- _THINGS TO DO_:
a) According to the piece on collaborative overload, who wrote the Harvard Business Review article it discusses?
b) In the piece on collaborative overload, write out the passage starting at "The knowledge worker" and ending at "the bottom line.", swapping "workforce productivity" for "employee productivity".
c) Carry on the piece about collaborative overload and the knowledge worker from the point where it stops.

- _DOCUMENT_:
Something’s on overload – but it’s not collaboration

Something’s on overload – but it’s not collaboration 788 521 Catherine Shinners
Rob Cross, Reb Rebele and Adam Grant just published an intriguing article in the Harvard Business Review, decrying Collaborative Overload in the workplace. It seemed to me that much of the challenges and issues they called out did not have much to do with collaboration, per se, but with poor interaction and knowledge management practices, irregular or vague governance and guidance, and haphazard project and team management processes.   In my work with organizations and companies, it’s often these kinds of issues that impact productive collaboration.

The big squeeze – knowledge worker contribution amidst changes in nature of work

The knowledge worker of the 21st century is indeed experiencing overload – expectations of continued workforce productivity gains often outpaces the ability of workers to maximize the potential of the use of new technologies while increasing their output.  A 2013 Conference Executive Board Report noted unambiguously the high impact of workforce productivity on the bottom line.
“Since 1993, revenue per full-time equivalent (FTE) had grown at a 3.23% compound annual growth rate (CAGR) compared to no growth in revenue per cost of goods sold (COGS; CAGR= 0.16%)  and a -0.61% in revenue per invested capital.”

- _DATA ROWS_:
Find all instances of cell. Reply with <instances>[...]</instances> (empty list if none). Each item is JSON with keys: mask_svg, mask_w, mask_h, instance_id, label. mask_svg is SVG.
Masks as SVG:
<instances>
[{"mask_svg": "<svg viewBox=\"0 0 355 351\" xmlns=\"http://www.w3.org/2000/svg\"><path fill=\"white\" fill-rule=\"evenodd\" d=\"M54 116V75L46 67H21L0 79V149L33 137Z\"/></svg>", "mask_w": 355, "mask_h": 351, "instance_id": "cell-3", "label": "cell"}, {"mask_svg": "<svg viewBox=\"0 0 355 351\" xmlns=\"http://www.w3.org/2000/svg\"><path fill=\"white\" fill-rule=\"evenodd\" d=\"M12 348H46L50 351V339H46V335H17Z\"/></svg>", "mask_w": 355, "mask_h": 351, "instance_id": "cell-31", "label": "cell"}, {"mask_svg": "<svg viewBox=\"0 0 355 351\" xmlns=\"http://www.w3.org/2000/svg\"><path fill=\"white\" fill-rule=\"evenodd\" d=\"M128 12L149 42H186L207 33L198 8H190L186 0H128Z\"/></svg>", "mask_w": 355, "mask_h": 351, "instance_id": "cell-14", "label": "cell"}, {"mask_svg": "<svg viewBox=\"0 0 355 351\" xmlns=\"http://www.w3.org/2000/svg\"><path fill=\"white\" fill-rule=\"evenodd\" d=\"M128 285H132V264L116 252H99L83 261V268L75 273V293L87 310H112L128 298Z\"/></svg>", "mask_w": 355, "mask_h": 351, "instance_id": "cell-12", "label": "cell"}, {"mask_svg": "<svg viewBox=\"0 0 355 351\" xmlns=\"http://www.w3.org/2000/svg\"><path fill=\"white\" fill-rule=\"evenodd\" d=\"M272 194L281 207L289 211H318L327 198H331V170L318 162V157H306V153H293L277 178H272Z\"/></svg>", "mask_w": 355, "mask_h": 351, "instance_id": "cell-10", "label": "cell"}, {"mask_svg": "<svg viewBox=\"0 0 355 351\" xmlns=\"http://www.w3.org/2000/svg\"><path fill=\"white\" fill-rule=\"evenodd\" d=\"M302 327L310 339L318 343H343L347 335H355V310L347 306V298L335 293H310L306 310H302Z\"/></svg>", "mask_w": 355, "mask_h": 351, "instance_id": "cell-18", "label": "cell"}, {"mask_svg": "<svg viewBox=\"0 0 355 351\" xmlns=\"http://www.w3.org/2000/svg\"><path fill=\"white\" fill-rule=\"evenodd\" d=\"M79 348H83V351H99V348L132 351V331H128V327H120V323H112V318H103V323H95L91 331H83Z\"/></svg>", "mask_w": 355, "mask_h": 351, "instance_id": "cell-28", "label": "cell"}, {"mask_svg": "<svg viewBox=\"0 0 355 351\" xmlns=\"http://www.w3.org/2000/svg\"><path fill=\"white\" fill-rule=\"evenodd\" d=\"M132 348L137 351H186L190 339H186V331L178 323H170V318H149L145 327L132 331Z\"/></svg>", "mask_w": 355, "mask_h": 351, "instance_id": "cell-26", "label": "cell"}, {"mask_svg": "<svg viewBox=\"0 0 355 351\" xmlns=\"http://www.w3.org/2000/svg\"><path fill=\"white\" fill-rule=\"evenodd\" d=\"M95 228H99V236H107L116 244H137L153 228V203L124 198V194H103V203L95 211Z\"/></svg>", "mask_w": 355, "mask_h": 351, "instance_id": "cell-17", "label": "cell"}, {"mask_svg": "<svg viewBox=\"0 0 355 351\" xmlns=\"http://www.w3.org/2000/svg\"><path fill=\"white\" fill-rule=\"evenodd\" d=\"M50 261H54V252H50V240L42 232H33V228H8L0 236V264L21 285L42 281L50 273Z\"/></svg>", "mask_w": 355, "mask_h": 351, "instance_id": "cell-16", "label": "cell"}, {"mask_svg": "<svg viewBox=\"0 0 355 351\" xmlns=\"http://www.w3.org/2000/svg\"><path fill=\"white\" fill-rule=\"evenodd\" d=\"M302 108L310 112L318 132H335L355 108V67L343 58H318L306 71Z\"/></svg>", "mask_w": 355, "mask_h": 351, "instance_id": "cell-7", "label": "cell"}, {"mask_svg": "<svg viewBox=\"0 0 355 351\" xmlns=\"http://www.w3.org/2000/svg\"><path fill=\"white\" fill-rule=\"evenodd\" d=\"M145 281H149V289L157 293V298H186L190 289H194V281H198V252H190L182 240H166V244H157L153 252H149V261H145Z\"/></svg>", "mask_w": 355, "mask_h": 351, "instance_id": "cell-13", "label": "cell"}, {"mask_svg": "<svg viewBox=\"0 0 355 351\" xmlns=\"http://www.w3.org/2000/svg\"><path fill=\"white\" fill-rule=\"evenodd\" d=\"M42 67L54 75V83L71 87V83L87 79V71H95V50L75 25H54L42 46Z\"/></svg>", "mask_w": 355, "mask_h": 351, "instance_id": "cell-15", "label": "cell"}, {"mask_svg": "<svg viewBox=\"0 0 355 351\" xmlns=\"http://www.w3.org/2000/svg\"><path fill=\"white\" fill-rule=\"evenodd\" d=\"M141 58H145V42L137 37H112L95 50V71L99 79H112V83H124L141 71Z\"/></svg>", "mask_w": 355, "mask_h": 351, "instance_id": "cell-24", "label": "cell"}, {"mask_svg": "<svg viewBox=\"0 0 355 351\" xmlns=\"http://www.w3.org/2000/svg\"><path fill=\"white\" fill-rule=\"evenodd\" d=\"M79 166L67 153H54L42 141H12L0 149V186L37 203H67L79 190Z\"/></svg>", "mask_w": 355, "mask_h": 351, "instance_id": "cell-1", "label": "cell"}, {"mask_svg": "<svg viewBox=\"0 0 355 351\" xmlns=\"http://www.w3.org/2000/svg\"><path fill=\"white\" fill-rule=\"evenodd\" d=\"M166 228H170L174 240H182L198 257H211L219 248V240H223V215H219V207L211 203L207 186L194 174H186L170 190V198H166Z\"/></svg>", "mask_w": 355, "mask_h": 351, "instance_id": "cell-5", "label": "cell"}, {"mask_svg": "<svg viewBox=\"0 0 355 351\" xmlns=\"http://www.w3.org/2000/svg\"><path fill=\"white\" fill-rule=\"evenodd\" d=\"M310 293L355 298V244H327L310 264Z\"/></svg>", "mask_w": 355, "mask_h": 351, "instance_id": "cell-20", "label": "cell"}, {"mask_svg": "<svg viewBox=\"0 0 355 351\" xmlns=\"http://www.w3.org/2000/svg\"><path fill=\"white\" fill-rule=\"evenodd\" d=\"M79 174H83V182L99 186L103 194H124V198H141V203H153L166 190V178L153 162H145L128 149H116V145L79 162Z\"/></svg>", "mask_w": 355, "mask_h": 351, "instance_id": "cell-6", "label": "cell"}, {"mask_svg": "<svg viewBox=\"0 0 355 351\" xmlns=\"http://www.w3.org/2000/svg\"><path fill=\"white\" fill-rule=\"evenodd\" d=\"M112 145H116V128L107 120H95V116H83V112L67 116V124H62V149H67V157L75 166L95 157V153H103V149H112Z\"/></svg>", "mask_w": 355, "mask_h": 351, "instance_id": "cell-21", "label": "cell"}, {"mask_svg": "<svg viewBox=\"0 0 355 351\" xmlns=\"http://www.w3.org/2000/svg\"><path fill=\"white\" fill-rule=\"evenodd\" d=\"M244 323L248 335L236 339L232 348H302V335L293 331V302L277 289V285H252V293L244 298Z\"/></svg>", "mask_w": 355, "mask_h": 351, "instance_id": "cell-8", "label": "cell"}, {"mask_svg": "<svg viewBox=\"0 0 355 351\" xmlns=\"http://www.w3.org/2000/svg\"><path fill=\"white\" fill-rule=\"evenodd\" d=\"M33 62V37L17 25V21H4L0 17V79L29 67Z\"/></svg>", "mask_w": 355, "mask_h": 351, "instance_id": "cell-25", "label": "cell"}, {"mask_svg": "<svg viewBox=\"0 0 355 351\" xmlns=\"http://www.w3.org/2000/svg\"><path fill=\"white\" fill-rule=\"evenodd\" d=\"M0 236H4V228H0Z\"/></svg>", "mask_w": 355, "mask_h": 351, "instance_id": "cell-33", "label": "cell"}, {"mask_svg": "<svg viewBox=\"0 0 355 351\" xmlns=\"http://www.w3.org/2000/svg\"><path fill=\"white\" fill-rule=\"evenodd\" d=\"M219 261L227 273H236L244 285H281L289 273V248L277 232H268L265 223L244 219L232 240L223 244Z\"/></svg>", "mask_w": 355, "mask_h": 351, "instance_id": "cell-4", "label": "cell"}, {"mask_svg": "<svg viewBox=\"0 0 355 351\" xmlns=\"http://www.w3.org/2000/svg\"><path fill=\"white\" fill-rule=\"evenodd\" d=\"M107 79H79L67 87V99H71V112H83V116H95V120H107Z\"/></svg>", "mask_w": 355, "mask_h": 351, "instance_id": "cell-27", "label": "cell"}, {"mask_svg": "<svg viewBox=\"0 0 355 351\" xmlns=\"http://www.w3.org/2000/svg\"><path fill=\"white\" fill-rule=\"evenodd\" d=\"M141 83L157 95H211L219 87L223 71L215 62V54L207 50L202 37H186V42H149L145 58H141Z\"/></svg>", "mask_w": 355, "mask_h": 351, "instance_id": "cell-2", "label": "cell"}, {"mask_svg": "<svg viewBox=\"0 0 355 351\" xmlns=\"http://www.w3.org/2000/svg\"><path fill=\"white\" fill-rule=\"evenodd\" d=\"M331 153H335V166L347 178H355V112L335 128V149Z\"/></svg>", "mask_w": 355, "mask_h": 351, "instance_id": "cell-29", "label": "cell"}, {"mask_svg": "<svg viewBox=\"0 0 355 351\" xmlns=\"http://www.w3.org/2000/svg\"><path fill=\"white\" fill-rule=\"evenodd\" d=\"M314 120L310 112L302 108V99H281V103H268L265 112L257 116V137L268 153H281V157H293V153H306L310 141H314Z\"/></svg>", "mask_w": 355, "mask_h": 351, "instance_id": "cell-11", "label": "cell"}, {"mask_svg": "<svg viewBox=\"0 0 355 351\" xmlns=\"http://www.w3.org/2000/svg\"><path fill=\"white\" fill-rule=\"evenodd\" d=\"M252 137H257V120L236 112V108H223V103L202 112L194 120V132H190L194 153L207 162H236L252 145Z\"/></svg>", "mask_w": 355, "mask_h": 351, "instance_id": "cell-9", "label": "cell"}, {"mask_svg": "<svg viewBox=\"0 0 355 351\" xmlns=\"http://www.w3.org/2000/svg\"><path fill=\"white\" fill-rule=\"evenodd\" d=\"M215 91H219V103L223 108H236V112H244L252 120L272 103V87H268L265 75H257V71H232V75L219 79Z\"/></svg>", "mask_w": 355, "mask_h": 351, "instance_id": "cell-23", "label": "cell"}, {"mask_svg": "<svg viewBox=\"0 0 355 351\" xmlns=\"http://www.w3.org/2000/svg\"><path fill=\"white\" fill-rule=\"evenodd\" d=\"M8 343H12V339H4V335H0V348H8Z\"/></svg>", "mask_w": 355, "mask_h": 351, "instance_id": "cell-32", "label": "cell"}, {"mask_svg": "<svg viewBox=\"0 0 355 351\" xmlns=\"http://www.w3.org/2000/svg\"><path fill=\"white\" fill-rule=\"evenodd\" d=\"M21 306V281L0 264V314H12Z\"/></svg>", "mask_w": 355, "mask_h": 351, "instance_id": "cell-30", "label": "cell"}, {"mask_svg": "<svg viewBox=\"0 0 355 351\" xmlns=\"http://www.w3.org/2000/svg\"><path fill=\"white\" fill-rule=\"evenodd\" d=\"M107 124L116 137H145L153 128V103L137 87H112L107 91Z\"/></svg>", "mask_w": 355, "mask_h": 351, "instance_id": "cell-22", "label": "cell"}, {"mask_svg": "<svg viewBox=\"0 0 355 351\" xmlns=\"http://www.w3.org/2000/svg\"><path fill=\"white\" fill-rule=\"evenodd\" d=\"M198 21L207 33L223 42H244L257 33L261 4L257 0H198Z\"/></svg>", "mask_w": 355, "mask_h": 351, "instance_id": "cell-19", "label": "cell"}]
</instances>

- _RESPONSE LIST_:
a) Rob Cross, Reb Rebele and Adam Grant.

b)
The knowledge worker of the 21st century is indeed experiencing overload – expectations of continued employee productivity gains often outpaces the ability of workers to maximize the potential of the use of new technologies while increasing their output.  A 2013 Conference Executive Board Report noted unambiguously the high impact of employee productivity on the bottom line.

c)
Workplace WebThe climate of knowledge work has changed dramatically in the last fifteen years – people are often working on varied. globally dispersed, teams rolling up to multiple reporting structures. They’re collaborating and interacting with customers, prospects and partners online.   Workers often must interact with 10-20 people per day to get their job done – a job that is increasingly dependent on information.   Add to this day-to-day team, information and interaction complexity are increases in the number and more rapid cadence of organizational shifts and restructuring that knowledge workers must adapt to.
As the CEB report notes even with these new work challenges growing, there is also the expectation of a 20% workforce performance improvement among global executives.
Interaction doesn’t equate to collaboration, and some aspects of this article imply as much by focusing the modalities (emails, phone calls, etc)  rather than the contexts for collaboration. It’s true that using the wrong tool or modality for the job can be grossly inefficient (email to manage complex workflows, for instance) but some of the overload may be about other issues rather than too much collaboration.

Common work practices gone haywire

Inquiry overload
Aspects of the collaborative overload the article focuses on areas that don’t appear to be collaboration issues (or ad hoc collaboration requests as Cross et al. refer to) but knowledge management work practice gone awry.   Many organizations have that ‘go-to’ person who seems to know how to find things quickly or has expertise at their fingertips to share, or seem to be ‘in-the-know’ about what’s going on with organizational shifts and changes.      That ‘go-to’ person becomes a human knowledge repository; it’s easier to ‘ask Joe’ rather than seek the information in other ways.    Often that person can provide background, insight and context around the information that’s being sought.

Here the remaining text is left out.